• Entries supplied:
--- --- ---
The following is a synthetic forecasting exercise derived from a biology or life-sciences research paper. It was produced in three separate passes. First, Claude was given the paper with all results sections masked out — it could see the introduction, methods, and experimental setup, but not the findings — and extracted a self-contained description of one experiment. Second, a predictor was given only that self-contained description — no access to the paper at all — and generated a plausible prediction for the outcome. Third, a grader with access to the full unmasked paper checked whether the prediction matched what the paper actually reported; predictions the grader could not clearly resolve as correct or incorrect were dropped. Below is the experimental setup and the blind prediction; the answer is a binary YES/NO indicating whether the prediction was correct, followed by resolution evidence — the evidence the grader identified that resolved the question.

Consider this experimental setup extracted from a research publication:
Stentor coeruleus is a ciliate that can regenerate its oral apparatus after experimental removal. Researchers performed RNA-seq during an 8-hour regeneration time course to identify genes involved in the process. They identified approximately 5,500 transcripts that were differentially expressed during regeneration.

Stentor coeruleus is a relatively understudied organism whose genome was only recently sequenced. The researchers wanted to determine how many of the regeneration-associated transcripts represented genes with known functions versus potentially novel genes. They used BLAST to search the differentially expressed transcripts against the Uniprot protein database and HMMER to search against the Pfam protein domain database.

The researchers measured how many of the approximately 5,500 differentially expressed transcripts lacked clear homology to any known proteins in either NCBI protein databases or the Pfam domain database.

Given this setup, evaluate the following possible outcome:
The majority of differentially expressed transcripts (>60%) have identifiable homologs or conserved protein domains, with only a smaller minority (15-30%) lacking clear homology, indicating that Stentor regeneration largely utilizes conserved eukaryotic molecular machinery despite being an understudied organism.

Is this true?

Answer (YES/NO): NO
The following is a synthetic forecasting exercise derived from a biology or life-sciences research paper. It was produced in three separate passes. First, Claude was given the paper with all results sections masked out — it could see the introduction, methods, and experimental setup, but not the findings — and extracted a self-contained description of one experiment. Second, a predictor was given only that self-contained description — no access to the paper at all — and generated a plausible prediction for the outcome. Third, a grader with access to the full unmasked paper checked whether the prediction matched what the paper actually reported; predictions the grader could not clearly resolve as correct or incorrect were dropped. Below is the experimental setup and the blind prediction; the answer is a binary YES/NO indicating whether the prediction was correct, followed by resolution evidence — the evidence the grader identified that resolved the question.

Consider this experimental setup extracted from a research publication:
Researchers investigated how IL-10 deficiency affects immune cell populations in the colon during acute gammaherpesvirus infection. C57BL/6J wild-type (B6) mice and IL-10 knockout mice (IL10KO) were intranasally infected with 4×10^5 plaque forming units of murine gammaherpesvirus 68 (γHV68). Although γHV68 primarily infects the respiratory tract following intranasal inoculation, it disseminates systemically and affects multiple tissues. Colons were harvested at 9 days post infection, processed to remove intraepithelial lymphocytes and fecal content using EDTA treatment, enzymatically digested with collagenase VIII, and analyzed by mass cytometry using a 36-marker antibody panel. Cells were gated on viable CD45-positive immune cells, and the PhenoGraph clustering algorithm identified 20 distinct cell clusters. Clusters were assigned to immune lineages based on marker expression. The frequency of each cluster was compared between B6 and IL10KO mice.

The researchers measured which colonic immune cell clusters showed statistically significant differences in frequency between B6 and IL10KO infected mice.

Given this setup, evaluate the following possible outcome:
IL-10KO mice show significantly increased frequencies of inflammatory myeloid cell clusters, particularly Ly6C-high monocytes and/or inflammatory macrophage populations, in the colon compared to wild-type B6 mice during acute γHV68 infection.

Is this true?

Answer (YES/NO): NO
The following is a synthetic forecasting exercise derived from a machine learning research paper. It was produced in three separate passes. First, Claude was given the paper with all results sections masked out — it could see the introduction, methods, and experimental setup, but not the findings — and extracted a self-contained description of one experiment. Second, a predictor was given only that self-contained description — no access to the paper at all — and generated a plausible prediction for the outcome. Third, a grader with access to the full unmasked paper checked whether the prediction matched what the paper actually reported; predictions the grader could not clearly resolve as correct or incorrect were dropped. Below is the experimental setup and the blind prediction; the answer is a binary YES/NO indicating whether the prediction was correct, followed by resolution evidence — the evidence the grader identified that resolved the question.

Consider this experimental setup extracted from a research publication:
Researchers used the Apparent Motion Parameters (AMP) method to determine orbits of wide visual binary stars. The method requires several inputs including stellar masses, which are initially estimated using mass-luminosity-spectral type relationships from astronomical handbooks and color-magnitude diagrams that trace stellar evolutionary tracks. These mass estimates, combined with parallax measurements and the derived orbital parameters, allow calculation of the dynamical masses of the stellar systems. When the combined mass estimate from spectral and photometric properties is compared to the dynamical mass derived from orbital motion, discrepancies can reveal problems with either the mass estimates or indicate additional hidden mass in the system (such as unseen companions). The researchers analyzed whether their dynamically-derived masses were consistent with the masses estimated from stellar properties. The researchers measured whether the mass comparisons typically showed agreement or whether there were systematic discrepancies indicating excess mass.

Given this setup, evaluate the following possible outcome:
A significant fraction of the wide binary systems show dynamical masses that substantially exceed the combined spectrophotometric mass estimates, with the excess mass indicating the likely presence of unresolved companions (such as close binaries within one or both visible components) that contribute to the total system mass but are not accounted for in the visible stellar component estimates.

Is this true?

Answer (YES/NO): NO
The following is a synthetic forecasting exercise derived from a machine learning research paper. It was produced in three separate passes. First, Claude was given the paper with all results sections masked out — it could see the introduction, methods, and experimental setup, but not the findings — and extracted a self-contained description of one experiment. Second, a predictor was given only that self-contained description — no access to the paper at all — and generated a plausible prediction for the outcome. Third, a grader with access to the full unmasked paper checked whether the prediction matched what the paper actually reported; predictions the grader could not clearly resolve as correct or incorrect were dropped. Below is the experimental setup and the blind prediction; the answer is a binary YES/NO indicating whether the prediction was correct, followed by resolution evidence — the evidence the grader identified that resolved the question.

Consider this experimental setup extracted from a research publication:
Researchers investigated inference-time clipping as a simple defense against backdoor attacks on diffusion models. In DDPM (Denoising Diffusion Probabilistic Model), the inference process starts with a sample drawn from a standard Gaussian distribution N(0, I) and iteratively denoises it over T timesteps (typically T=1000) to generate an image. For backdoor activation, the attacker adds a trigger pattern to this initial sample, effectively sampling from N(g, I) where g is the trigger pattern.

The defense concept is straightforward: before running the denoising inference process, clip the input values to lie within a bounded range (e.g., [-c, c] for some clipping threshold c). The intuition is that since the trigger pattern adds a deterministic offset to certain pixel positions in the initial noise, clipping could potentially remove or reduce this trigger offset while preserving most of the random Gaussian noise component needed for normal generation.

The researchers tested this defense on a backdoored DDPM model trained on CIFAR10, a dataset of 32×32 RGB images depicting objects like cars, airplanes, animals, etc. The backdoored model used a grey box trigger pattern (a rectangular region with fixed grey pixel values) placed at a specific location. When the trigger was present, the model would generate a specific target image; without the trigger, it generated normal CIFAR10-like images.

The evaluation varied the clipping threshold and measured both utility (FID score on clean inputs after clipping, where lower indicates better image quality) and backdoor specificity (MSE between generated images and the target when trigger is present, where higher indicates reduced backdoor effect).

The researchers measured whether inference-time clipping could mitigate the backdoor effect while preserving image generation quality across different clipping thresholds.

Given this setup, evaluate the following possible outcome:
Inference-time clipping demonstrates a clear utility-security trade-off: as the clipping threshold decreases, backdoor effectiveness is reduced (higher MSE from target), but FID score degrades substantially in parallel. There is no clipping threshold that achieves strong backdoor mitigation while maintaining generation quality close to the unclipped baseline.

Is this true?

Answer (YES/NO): NO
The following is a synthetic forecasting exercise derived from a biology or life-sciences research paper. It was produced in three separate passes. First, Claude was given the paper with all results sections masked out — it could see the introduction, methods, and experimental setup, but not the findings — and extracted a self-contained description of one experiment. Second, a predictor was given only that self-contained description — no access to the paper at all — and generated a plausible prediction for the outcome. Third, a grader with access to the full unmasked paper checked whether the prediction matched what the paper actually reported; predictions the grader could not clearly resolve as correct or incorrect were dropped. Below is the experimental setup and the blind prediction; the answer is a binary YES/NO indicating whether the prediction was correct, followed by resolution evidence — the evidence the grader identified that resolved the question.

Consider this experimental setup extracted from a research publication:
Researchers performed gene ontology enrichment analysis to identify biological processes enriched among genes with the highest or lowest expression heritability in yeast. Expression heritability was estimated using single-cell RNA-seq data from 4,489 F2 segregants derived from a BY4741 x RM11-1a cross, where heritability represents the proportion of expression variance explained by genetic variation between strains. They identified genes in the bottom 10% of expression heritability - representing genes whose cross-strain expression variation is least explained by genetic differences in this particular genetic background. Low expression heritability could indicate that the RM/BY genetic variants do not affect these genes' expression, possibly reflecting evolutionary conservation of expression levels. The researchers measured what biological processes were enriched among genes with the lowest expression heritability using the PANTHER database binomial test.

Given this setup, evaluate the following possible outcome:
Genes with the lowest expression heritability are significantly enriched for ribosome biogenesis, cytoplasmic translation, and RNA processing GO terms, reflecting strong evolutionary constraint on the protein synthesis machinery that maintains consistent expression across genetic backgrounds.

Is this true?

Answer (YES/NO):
--- --- ---
• Task description:
From the material given, work out how many lines hold the string "across"; state that number and nothing further.

• Result of this task:
2